Cette manière fonctionnelle / typologique et caractérologique de considérer la pathologie crée une approche utile et globale de ce que Assagioli a défini comme la "psychologie différentielle".

Les images des structures caractérielles classiques - qui peuvent varier depuis de simples styles et stratégies opérant dans le monde d'une manière compensatoire, jusqu'à de lourdes manifestations pathologiques non-compensées - peuvent être revues au sein de la psychosynthèse, donnant la place au Soi et au transpersonnel dans la construction du caractère, ainsi que dans le développement de la personnalité. Les dimensions transpersonnelle et personnelle réunies donnent forme à la pathologie clinique renforçant réciproquement la phénoménologie des symptômes et ouvrant la voie à diverses sources de pathologie et de santé, de blocages et de potentialités. Par exemple, l'hypothèse que les désordres affectifs (dépression, etc.), liés de toute évidence à la typologie "amour", peuvent donner la parole à la douleur de la perte et aux besoins insatisfaits tant au niveau personnel que transpersonnel ; et la compulsion / obsession, exprimant de manière pathologique la typologie organisationnelle, n'est-elle pas renforcée par les besoins ritualistes du transpersonnel ? De plus, si nous considérons, par exemple, les phénomènes schizoïde ou borderline, nous ne pouvons que relier ces pathologies à des blessures précoces durant le stade de développement qui, de toute façon, ne sont pas seulement celles de la personnalité mais aussi celles du Soi, de l'essence, comme nous l'avons dit plus haut, créant ces soi-disant "blessures de l'âme". D'un autre côté, l'épanouissement complet et la manifestation des symptômes sont supportés et accrus par tous les niveaux. On peut observer cela lorsqu'on examine la perméabilité des psychotiques et des cas borderline aux influx d'énergies transpersonnelles et collectives, apparaissant de manière authentique, mais conduisant ensuite à des divisions douloureuses et une souffrance au niveau des défenses.

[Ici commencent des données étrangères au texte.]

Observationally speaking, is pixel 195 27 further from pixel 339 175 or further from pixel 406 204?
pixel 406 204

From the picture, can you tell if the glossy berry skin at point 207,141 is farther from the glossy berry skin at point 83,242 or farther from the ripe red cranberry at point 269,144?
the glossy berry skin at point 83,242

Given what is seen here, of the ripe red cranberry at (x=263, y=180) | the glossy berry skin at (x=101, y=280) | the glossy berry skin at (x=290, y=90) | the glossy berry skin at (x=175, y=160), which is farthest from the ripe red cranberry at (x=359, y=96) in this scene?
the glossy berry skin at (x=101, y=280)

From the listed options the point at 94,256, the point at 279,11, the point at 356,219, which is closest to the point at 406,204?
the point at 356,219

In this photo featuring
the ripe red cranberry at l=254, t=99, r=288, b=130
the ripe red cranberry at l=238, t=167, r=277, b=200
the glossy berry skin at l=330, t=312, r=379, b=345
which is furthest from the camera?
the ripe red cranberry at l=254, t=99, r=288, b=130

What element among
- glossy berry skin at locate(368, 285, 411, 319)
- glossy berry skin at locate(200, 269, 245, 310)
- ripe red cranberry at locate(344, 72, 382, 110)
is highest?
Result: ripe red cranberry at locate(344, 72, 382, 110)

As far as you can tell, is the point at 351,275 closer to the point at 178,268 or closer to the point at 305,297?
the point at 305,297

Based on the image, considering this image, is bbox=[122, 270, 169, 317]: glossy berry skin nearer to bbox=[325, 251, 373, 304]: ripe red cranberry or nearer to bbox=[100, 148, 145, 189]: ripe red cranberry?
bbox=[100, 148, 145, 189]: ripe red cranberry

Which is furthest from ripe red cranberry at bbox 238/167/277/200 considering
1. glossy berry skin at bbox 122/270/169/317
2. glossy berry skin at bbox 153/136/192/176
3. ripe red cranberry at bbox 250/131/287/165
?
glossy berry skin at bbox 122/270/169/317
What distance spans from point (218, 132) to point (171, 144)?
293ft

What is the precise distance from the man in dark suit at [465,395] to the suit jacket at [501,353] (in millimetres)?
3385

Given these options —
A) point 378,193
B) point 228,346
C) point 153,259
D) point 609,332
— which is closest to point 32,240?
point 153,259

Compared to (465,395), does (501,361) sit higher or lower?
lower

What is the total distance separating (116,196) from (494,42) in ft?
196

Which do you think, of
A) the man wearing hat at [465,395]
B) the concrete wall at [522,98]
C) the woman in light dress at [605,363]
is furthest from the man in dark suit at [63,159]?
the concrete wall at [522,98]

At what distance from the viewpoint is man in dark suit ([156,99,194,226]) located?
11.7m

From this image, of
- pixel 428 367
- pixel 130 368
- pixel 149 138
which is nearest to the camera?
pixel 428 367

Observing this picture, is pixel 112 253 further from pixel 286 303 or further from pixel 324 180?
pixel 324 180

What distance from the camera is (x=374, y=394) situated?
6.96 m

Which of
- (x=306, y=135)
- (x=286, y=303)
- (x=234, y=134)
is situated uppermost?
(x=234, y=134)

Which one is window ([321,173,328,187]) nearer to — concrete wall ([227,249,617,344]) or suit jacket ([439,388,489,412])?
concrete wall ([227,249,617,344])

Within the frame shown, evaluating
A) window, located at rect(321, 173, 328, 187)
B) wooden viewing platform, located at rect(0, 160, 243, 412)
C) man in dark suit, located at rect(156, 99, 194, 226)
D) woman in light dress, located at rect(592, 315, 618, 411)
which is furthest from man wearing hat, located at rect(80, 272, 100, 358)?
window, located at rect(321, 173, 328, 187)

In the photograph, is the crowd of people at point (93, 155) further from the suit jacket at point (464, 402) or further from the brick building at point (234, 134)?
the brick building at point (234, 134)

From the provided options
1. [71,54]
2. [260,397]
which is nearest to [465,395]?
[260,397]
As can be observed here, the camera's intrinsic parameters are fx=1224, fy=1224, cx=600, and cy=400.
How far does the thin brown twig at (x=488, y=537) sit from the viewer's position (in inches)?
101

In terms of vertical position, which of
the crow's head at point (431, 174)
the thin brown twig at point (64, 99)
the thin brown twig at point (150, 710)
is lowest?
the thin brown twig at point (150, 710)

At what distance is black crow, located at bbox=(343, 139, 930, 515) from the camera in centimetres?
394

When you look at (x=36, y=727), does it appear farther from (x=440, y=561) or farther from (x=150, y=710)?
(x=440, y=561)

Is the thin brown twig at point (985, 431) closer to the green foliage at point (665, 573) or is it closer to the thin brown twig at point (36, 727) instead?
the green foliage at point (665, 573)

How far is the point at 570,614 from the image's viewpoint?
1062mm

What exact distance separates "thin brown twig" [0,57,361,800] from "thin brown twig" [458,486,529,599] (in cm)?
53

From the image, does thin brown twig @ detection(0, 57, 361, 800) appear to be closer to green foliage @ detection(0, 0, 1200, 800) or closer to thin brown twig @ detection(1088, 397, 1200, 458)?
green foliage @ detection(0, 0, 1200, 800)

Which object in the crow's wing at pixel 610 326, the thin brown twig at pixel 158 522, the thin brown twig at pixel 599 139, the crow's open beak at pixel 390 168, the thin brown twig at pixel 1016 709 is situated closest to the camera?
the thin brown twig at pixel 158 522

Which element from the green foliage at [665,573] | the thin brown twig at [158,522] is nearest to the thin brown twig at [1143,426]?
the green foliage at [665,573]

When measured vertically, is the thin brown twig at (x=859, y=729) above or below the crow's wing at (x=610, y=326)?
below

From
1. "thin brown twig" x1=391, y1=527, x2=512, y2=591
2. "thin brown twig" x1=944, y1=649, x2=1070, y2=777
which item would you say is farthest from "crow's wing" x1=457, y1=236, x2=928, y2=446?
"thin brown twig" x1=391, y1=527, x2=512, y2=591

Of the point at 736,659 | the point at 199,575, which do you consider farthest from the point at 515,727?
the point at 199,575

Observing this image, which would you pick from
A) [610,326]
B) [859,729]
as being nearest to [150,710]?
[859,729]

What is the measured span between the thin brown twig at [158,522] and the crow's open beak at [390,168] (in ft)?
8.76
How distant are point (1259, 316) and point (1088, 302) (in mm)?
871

La même chose s'applique aux diverses psychopathologies ou "pathologies psycho-somato-sprituelles", pour en donner une définition complète.

Les limites de ce bref exposé ne permettent pas d'aller en détail dans le sujet, mais il y a actuellement, plusieurs études et observations en psychiatrie et en psychopathologie qui sont orientées selon le point de vue psychosynthétique.

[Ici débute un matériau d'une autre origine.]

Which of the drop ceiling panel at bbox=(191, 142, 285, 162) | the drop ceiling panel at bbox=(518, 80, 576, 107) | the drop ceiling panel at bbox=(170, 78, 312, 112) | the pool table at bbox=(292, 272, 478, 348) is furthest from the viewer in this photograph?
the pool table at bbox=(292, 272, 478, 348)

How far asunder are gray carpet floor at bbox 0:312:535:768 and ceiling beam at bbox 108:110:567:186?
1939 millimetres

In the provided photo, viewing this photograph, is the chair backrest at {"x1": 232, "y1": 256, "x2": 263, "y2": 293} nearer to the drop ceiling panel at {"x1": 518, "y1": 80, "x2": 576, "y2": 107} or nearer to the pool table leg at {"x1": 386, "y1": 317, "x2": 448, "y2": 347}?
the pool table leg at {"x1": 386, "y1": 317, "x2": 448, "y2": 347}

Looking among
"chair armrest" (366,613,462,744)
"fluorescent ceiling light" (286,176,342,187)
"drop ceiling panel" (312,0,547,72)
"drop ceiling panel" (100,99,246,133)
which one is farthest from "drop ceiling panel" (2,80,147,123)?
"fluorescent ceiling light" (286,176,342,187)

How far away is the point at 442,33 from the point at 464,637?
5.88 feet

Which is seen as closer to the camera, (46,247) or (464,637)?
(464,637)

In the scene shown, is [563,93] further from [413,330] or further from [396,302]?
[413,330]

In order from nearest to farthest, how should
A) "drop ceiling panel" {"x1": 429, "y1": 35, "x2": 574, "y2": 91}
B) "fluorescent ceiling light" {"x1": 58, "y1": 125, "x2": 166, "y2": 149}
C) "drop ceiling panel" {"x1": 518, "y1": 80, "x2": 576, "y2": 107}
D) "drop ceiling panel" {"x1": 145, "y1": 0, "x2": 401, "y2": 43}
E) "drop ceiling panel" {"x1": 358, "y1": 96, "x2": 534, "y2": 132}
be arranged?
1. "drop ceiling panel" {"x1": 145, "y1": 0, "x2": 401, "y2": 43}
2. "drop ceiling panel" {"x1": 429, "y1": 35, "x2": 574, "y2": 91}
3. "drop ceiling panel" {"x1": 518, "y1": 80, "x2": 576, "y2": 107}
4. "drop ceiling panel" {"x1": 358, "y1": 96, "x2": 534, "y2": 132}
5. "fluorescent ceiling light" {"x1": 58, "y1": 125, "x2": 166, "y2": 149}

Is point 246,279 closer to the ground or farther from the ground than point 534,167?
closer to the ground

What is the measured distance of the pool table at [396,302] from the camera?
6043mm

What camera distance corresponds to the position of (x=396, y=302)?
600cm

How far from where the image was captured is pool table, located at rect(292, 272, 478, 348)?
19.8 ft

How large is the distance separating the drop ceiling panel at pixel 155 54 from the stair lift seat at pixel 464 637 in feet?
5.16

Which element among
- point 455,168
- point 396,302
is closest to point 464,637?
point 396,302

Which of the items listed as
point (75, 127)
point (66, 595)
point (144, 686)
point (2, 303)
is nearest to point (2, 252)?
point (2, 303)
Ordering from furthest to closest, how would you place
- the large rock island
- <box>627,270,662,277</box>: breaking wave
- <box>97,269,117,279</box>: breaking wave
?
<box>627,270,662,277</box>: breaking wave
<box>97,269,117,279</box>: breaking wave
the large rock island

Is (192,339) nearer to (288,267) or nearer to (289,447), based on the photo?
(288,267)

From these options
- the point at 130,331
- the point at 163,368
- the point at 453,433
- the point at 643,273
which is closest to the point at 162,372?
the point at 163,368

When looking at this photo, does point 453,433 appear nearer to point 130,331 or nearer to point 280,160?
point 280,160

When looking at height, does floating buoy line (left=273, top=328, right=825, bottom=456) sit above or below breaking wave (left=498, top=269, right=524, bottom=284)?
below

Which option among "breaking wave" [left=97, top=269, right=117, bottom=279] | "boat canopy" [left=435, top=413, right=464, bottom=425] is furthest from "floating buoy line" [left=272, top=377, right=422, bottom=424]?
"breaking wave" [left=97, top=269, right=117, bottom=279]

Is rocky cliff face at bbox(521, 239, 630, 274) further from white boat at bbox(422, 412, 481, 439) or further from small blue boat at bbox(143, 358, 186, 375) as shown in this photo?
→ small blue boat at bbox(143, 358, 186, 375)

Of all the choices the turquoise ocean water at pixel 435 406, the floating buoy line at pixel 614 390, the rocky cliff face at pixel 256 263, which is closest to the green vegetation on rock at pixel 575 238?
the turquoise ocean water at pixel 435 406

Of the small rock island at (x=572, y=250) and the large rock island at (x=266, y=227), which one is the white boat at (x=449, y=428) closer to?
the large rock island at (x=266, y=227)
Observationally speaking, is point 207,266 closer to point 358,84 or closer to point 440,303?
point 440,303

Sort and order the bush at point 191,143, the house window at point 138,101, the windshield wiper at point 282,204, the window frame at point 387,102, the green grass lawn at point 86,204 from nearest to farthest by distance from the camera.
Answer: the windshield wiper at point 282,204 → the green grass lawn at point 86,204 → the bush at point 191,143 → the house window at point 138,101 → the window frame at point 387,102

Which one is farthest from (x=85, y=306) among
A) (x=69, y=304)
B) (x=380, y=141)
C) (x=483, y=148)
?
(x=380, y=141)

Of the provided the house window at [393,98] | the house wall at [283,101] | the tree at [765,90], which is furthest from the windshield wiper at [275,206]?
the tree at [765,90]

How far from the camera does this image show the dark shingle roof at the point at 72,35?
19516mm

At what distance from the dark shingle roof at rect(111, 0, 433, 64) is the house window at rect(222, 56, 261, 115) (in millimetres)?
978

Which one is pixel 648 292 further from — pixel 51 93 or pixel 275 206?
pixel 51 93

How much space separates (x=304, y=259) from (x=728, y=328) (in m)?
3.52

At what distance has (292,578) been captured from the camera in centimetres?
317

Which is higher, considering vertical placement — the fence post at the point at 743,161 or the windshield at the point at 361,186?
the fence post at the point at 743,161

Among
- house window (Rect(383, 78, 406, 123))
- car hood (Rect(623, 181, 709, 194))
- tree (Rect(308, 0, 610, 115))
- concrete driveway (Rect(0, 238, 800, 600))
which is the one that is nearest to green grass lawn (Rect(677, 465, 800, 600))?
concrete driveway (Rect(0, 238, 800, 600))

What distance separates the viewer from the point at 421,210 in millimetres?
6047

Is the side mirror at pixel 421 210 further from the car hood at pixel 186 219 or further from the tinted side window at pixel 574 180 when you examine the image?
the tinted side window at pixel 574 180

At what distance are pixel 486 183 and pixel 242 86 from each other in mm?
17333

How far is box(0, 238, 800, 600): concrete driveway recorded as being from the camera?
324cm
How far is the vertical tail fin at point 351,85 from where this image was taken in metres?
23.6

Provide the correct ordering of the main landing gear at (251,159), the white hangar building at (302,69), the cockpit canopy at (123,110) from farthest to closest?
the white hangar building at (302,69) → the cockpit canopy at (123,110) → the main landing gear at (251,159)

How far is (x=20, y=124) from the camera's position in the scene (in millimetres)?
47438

En conclusion, je voudrais résumer le voyage humain - qui est toujours un voyage vers la réalisation de soi, parallèlement dans la personnalité et dans le Soi - comme ayant certains droits et besoins fondamentaux qui doivent être satisfaits et respectés. Nier ou négliger ces besoins est une blessure à l'être humain tout entier, en son sein même, donnant naissance à la psychopathologie et atteignant la plus profonde des essences humaines, l'Âme ou le Soi. Les diverses typologies conditionnent des réponses différentes aux blessures en tant que compromission, suppression ou négation de ces droits. Sur l'un de ces droits particuliers, des styles typologiques différents sont sollicités et réagissent, avec leurs défenses, créant ainsi un tableau complexe de psychopathologie caractérologique. Comme dans le cas d'une tapisserie, cela ne sera jamais complètement satisfaisant, même avec un étiquetage génial. Les besoins fondamentaux du Soi, reflétés et diffus dans la personnalité, réclameront d'être présents, bien formés et avec des contours ; le droit d'être désiré et d'être contenu ; d'être heureux et de s'exprimer ; d'être entendu, vu, senti et respecté ; d'être en relation et cependant d'affirmer son pouvoir ; le droit d'être, au sens propre.

Les approches thérapeutiques et cliniques doivent atteindre cet épiderme profond afin de pouvoir effectuer la guérison, et apprendre encore et encore, personne après personne, quel voyage mystérieux et unique est le Voyage du Soi, avec tous ses codes, à travers la pathologie.